Youre wife doesn't sound like marriage material or mother material. I bet in a couple of years she leaves you and your son, because she has a new boyfriend and wants to be free. 

How old is your wife? 16 -20 years? She is hughly immature if she is older. 
I am certainit is jist a matter of time until she leaves her child and you for egoistic reasons.


----------



## FloridaPool (8 mo ago)

elliblue said:


> Youre wife doesn't sound like marriage material or mother material. I bet in a couple of years she leaves you and your son, because she has a new boyfriend and wants to be free.
> 
> How old is your wife? 16 -20 years? She is hughly immature if she is older.
> I am certainit is jist a matter of time until she leaves her child and you for egoistic reasons.


What makes you think that from what I’ve said?
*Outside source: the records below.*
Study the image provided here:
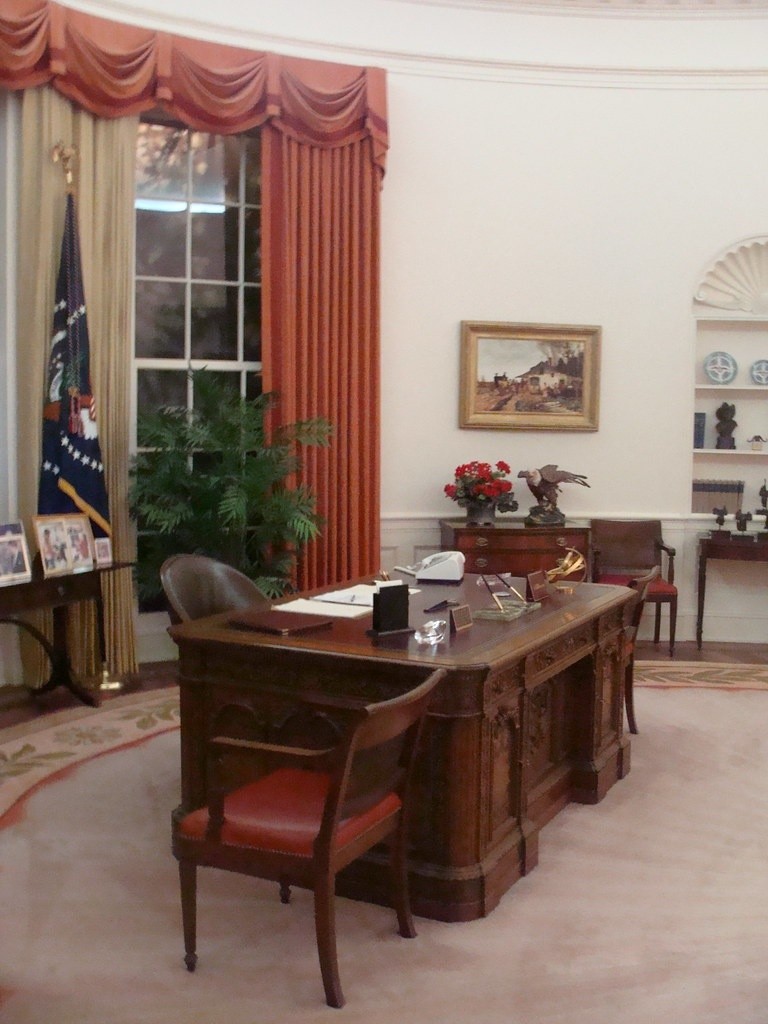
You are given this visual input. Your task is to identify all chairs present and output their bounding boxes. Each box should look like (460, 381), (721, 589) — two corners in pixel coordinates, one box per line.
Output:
(588, 518), (677, 659)
(625, 565), (659, 734)
(174, 668), (446, 1009)
(159, 553), (271, 626)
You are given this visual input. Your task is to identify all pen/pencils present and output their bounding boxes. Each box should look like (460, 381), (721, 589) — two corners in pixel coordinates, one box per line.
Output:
(481, 574), (502, 610)
(351, 594), (356, 602)
(496, 574), (526, 603)
(379, 570), (391, 581)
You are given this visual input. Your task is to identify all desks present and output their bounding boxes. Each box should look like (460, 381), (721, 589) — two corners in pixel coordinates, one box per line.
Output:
(0, 560), (138, 709)
(165, 564), (643, 923)
(695, 531), (768, 653)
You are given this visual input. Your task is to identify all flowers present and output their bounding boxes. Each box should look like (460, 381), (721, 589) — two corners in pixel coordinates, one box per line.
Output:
(444, 460), (519, 514)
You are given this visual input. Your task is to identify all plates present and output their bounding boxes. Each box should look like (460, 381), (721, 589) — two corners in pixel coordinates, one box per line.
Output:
(702, 351), (738, 385)
(750, 360), (768, 385)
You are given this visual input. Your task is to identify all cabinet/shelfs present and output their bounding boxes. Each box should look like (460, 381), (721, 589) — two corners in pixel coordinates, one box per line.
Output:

also she is older than me. I’m 31 and she is 34,


----------



## uwe.blab (May 2, 2019)

FloridaPool said:


> I agree totally and she’s said that from the beginning that she’s too selfish to be a mom and I’m the better parent etc etc.
> 
> But I can see times where she’s trying with him and I know babies are stressful.
> 
> ...


The problem is that everything you say is tinted by the OW. You already have your eye on wife 2. No wonder marriage counseling isn't working. No wonder she says you are 'distant'-- you are. In this post it sounds like she is making a kind gesture and that you are annoyed by it. 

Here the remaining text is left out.